Entries supplied:
◇ ◇ ◇
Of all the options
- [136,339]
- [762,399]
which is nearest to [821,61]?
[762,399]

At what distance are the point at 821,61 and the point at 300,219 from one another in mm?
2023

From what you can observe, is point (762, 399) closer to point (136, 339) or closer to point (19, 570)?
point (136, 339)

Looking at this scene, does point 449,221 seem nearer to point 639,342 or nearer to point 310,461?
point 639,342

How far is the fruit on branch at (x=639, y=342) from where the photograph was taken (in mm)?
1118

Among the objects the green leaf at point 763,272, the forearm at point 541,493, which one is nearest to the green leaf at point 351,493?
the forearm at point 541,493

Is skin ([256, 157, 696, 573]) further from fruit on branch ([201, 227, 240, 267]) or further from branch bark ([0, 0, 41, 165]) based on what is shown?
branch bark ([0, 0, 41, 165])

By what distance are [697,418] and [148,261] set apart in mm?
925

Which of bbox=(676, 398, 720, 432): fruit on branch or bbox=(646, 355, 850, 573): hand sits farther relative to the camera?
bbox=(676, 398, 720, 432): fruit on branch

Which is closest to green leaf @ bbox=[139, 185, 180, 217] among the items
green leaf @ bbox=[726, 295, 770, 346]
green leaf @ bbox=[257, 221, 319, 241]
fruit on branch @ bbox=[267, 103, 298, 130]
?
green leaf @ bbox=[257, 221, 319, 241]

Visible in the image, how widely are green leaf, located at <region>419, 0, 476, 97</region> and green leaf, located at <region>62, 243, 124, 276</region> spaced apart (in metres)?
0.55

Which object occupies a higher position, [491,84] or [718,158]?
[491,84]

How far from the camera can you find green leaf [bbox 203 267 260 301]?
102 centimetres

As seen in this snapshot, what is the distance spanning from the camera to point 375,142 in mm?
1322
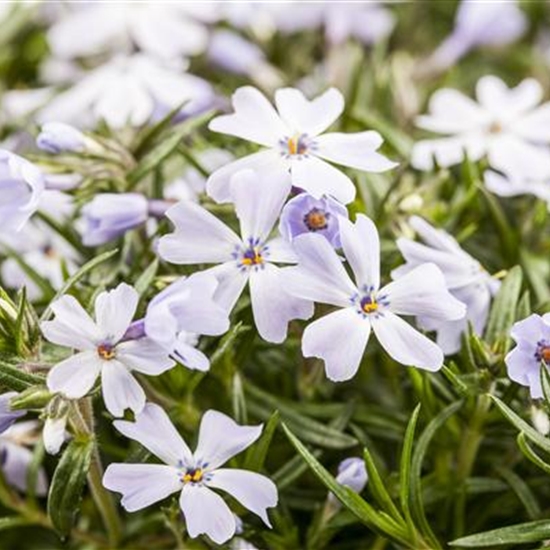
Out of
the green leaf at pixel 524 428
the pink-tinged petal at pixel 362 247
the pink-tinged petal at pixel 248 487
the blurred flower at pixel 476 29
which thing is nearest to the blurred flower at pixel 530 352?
the green leaf at pixel 524 428

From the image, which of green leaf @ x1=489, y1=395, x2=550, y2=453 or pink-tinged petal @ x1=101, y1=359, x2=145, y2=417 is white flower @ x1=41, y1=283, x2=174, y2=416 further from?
green leaf @ x1=489, y1=395, x2=550, y2=453

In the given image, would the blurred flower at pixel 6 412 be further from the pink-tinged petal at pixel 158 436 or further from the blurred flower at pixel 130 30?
the blurred flower at pixel 130 30

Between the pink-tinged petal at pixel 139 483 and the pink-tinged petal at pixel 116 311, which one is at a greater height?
the pink-tinged petal at pixel 116 311

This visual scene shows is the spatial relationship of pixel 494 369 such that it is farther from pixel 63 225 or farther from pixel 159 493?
pixel 63 225

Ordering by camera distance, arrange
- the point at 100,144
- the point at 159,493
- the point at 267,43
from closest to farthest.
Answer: the point at 159,493 → the point at 100,144 → the point at 267,43

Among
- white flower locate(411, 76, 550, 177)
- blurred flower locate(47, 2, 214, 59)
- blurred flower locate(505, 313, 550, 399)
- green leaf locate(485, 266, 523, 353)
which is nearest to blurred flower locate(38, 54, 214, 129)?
blurred flower locate(47, 2, 214, 59)

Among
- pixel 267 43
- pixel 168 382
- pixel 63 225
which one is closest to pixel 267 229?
pixel 168 382

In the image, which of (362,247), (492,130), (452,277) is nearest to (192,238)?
(362,247)

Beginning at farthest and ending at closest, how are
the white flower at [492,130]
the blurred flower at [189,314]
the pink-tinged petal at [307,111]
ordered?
1. the white flower at [492,130]
2. the pink-tinged petal at [307,111]
3. the blurred flower at [189,314]
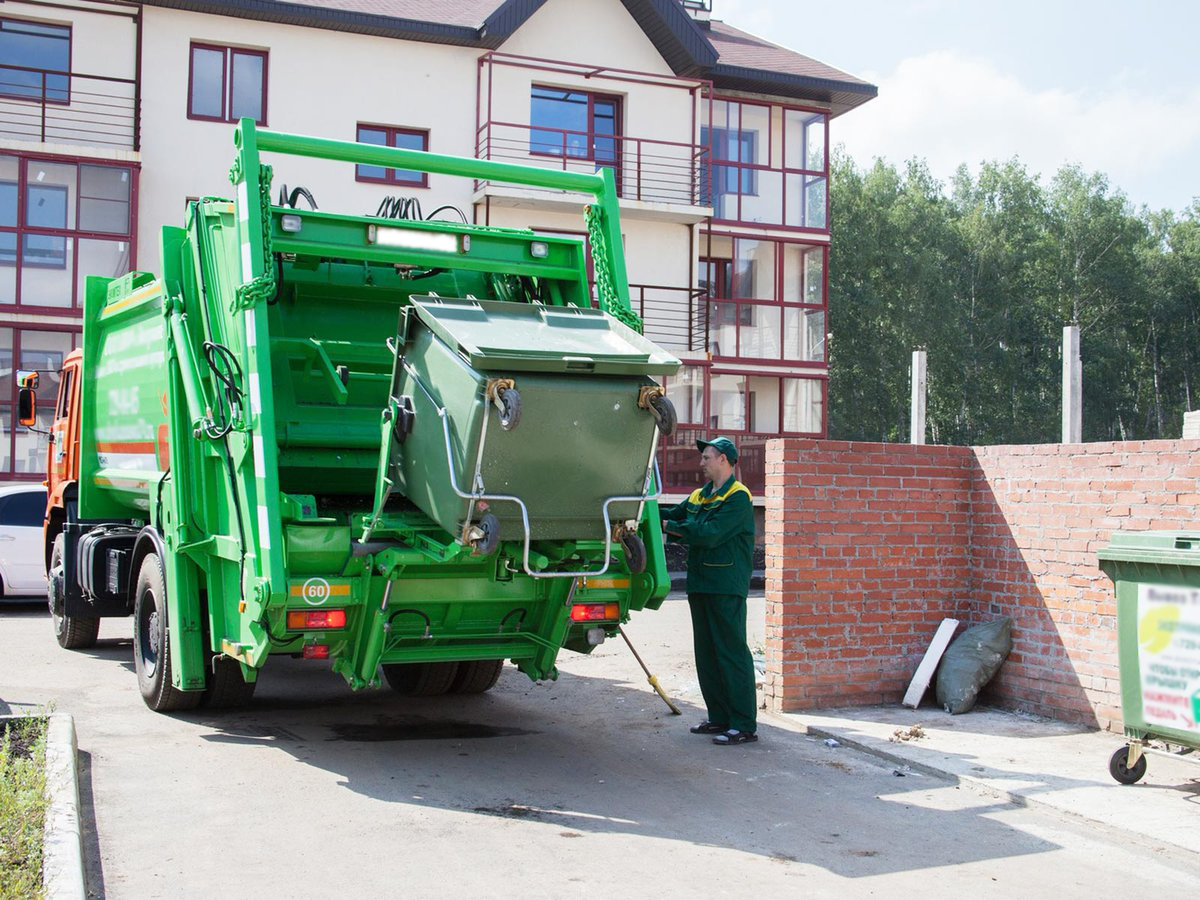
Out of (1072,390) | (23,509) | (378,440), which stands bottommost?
(23,509)

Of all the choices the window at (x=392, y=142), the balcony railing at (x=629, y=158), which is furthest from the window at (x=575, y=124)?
the window at (x=392, y=142)

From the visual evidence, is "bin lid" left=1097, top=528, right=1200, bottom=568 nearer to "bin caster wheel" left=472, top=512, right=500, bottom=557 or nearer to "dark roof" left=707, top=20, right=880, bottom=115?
"bin caster wheel" left=472, top=512, right=500, bottom=557

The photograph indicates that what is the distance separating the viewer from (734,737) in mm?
7410

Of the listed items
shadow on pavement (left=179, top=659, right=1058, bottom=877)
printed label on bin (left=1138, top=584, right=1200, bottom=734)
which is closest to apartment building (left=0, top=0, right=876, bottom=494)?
shadow on pavement (left=179, top=659, right=1058, bottom=877)

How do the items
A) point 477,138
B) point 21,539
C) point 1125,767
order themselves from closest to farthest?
point 1125,767, point 21,539, point 477,138

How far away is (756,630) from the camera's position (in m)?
13.0

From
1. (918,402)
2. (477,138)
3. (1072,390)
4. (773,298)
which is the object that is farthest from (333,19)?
(1072,390)

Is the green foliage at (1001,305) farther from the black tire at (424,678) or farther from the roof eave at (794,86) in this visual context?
the black tire at (424,678)

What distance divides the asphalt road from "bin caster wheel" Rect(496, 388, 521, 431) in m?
1.79

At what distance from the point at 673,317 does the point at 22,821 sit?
21270mm

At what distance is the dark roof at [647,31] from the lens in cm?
2225

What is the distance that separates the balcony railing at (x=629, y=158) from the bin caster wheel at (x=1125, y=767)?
1921cm

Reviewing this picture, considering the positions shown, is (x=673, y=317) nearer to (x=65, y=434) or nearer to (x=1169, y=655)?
(x=65, y=434)

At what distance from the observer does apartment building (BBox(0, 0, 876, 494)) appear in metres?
21.0
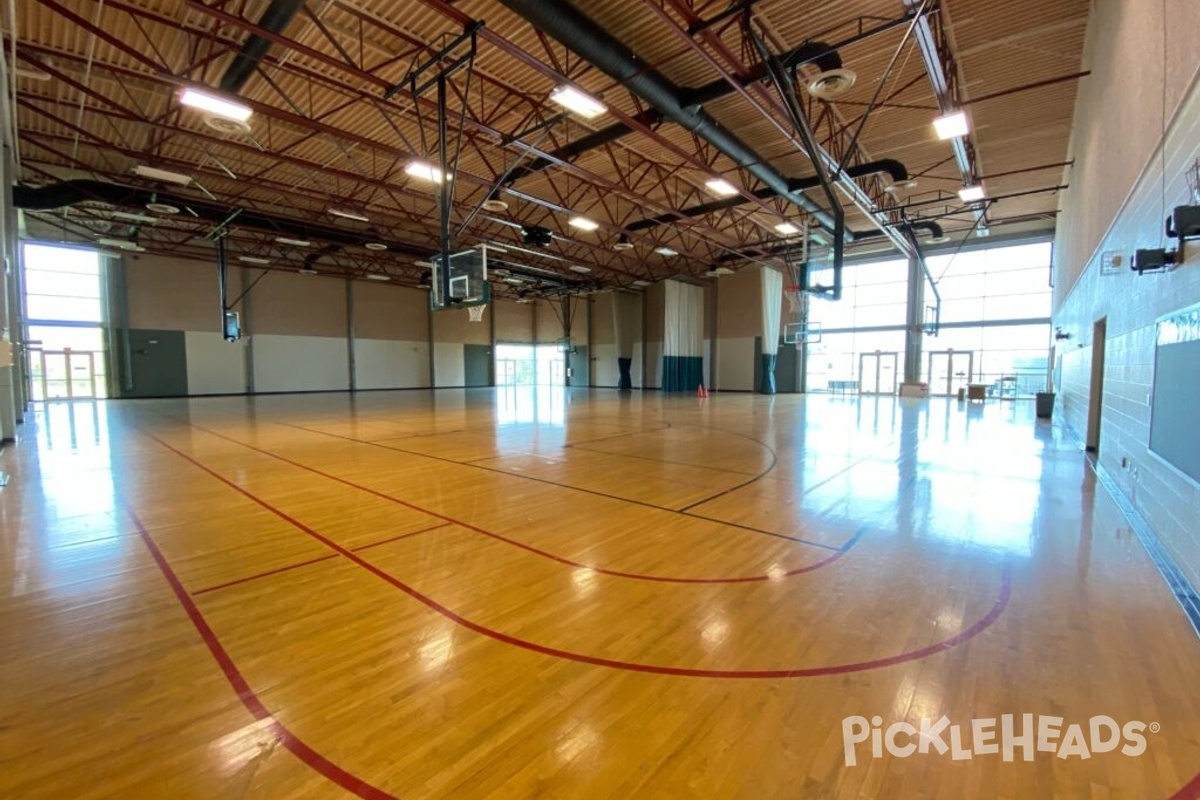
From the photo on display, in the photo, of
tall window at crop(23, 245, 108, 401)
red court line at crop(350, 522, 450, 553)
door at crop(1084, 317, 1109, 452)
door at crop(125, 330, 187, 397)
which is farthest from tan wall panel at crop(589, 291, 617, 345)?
red court line at crop(350, 522, 450, 553)

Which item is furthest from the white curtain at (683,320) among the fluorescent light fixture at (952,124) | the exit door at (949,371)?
the fluorescent light fixture at (952,124)

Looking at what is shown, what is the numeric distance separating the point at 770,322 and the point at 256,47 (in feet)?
71.5

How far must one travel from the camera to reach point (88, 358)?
19047 millimetres

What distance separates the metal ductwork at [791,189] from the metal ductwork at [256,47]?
9158 mm

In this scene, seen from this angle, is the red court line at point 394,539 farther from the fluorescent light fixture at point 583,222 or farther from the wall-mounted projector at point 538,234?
the wall-mounted projector at point 538,234

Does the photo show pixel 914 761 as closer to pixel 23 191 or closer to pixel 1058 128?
pixel 1058 128

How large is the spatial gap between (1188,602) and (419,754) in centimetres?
433

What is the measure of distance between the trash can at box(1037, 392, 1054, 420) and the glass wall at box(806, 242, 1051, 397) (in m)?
7.49

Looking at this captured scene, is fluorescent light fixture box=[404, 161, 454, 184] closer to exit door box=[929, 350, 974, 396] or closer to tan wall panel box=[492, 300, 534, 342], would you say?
tan wall panel box=[492, 300, 534, 342]

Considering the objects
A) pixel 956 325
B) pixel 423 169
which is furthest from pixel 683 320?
pixel 423 169

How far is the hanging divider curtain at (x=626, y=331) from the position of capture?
28.6 meters

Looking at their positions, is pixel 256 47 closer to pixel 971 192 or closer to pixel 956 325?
pixel 971 192

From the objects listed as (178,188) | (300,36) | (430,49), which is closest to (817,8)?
(430,49)

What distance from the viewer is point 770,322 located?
24594 millimetres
◇ ◇ ◇
Task directions: Each entry must be retyped word for word, with every image omitted.

Problem solution:
Of all the options
- [136,339]
- [762,399]
which is nearest to [821,61]?
[762,399]

At what distance are the point at 821,61 and the point at 300,219 from one another in mm?
2023

From what you can observe, is point (762, 399) closer to point (136, 339) or closer to point (19, 570)?
point (136, 339)

Looking at this scene, does point 449,221 seem nearer to point 639,342 or nearer to point 310,461?
point 639,342

How far is the fruit on branch at (x=639, y=342) from where the photograph was taken (in mm)?
1118

Among the objects the green leaf at point 763,272, the forearm at point 541,493, which one is nearest to the green leaf at point 351,493?
the forearm at point 541,493

Is skin ([256, 157, 696, 573]) further from fruit on branch ([201, 227, 240, 267]) or further from branch bark ([0, 0, 41, 165]) based on what is shown?
branch bark ([0, 0, 41, 165])

By what distance are [697,418] and [148,261] set apart in mm?
925

Which of bbox=(676, 398, 720, 432): fruit on branch or bbox=(646, 355, 850, 573): hand sits farther relative to the camera?
bbox=(676, 398, 720, 432): fruit on branch

Which is closest to green leaf @ bbox=[139, 185, 180, 217] among the items
green leaf @ bbox=[726, 295, 770, 346]
green leaf @ bbox=[257, 221, 319, 241]
fruit on branch @ bbox=[267, 103, 298, 130]
?
green leaf @ bbox=[257, 221, 319, 241]

Visible in the image, how widely are green leaf, located at <region>419, 0, 476, 97</region> and green leaf, located at <region>62, 243, 124, 276</region> spaced apart (in metres)?
0.55

Which object occupies a higher position, [491,84] or [718,158]?
[491,84]

How far from the camera can you find green leaf [bbox 203 267 260 301]?
102 centimetres

As seen in this snapshot, what is the distance spanning from the camera to point 375,142 in mm?
1322
Out of
the green leaf at pixel 524 428
the pink-tinged petal at pixel 362 247
the pink-tinged petal at pixel 248 487
the blurred flower at pixel 476 29
which thing is nearest to the blurred flower at pixel 530 352?
the green leaf at pixel 524 428

From the image, which of green leaf @ x1=489, y1=395, x2=550, y2=453 or pink-tinged petal @ x1=101, y1=359, x2=145, y2=417 is white flower @ x1=41, y1=283, x2=174, y2=416 further from?
green leaf @ x1=489, y1=395, x2=550, y2=453

In the given image, would the blurred flower at pixel 6 412 be further from the pink-tinged petal at pixel 158 436 or further from the blurred flower at pixel 130 30?
the blurred flower at pixel 130 30

Between the pink-tinged petal at pixel 139 483 and the pink-tinged petal at pixel 116 311, which one is at a greater height?
the pink-tinged petal at pixel 116 311

This visual scene shows is the spatial relationship of pixel 494 369 such that it is farther from pixel 63 225 or farther from pixel 159 493?
pixel 63 225

Ordering by camera distance, arrange
- the point at 100,144
- the point at 159,493
- the point at 267,43
from closest to farthest.
Answer: the point at 159,493 → the point at 100,144 → the point at 267,43

Among
- white flower locate(411, 76, 550, 177)
- blurred flower locate(47, 2, 214, 59)
- blurred flower locate(505, 313, 550, 399)
- green leaf locate(485, 266, 523, 353)
which is nearest to blurred flower locate(38, 54, 214, 129)?
blurred flower locate(47, 2, 214, 59)

Among
- pixel 267 43
- pixel 168 382
- pixel 63 225
which one is closest to pixel 267 229?
pixel 168 382

In the image, which of (362,247), (492,130), (452,277) is nearest to (192,238)?
(362,247)

Beginning at farthest and ending at closest, how are
the white flower at [492,130]
the blurred flower at [189,314]
the pink-tinged petal at [307,111]
ordered?
1. the white flower at [492,130]
2. the pink-tinged petal at [307,111]
3. the blurred flower at [189,314]
Out of (1072,390) | (23,509) | (378,440), which stands bottommost?
(23,509)

Of all the choices the window at (x=392, y=142), the balcony railing at (x=629, y=158), which is furthest from the window at (x=575, y=124)?
the window at (x=392, y=142)

From the visual evidence, is "bin lid" left=1097, top=528, right=1200, bottom=568 nearer to "bin caster wheel" left=472, top=512, right=500, bottom=557 or nearer to "dark roof" left=707, top=20, right=880, bottom=115?
"bin caster wheel" left=472, top=512, right=500, bottom=557

The photograph indicates that what is the distance separating the viewer from (734,737) in mm?
7410

Of the listed items
shadow on pavement (left=179, top=659, right=1058, bottom=877)
printed label on bin (left=1138, top=584, right=1200, bottom=734)
which is closest to apartment building (left=0, top=0, right=876, bottom=494)?
shadow on pavement (left=179, top=659, right=1058, bottom=877)

How do the items
A) point 477,138
B) point 21,539
C) point 1125,767
order themselves from closest to farthest?
point 1125,767, point 21,539, point 477,138

How far away is (756,630) from the camera's position (in m)?
13.0

From
1. (918,402)
2. (477,138)
3. (1072,390)
4. (773,298)
which is the object that is farthest from (333,19)?
(1072,390)

Is the green foliage at (1001,305) farther from the black tire at (424,678) or farther from the roof eave at (794,86) in this visual context?
the black tire at (424,678)

What distance divides the asphalt road from "bin caster wheel" Rect(496, 388, 521, 431) in m?
1.79

At what distance from the point at 673,317 does the point at 22,821 sit?
21270mm

At what distance is the dark roof at [647,31] from the lens in cm?
2225

What is the distance that separates the balcony railing at (x=629, y=158) from the bin caster wheel at (x=1125, y=767)?
1921cm

Reviewing this picture, considering the positions shown, is (x=673, y=317) nearer to (x=65, y=434) or nearer to (x=1169, y=655)?
(x=65, y=434)

At what distance from the observer does apartment building (BBox(0, 0, 876, 494)) appear in metres?
21.0
From the photo on display, in the photo, of
tall window at crop(23, 245, 108, 401)
red court line at crop(350, 522, 450, 553)
door at crop(1084, 317, 1109, 452)
door at crop(125, 330, 187, 397)
which is farthest from tan wall panel at crop(589, 291, 617, 345)?
red court line at crop(350, 522, 450, 553)

Which item is furthest from the white curtain at (683,320) among the fluorescent light fixture at (952,124) | the exit door at (949,371)?
the fluorescent light fixture at (952,124)

Looking at what is shown, what is the numeric distance separating the point at 770,322 and the point at 256,47 (in feet)?
71.5

How far must one travel from the camera to reach point (88, 358)?
19047 millimetres

What distance separates the metal ductwork at [791,189] from the metal ductwork at [256,47]?
9158 mm

In this scene, seen from this angle, is the red court line at point 394,539 farther from the fluorescent light fixture at point 583,222 or farther from the wall-mounted projector at point 538,234?
the wall-mounted projector at point 538,234

Does the photo show pixel 914 761 as closer to pixel 23 191 or closer to pixel 1058 128?
pixel 1058 128

How large is the spatial gap between (1188,602) and (419,754) in centimetres?
433

What is the measure of distance between the trash can at box(1037, 392, 1054, 420) and the glass wall at box(806, 242, 1051, 397) (in m)?
7.49

Looking at this captured scene, is fluorescent light fixture box=[404, 161, 454, 184] closer to exit door box=[929, 350, 974, 396] or closer to tan wall panel box=[492, 300, 534, 342], would you say?
tan wall panel box=[492, 300, 534, 342]

Considering the objects
A) pixel 956 325
B) pixel 423 169
which is furthest from pixel 683 320?
pixel 423 169

How far is the hanging divider curtain at (x=626, y=331) from the position of capture?
28.6 meters

Looking at their positions, is pixel 256 47 closer to pixel 971 192 or closer to pixel 956 325?
pixel 971 192

From the objects listed as (178,188) | (300,36) | (430,49), which is closest to (817,8)?
(430,49)

What distance from the viewer is point 770,322 located?
24594 millimetres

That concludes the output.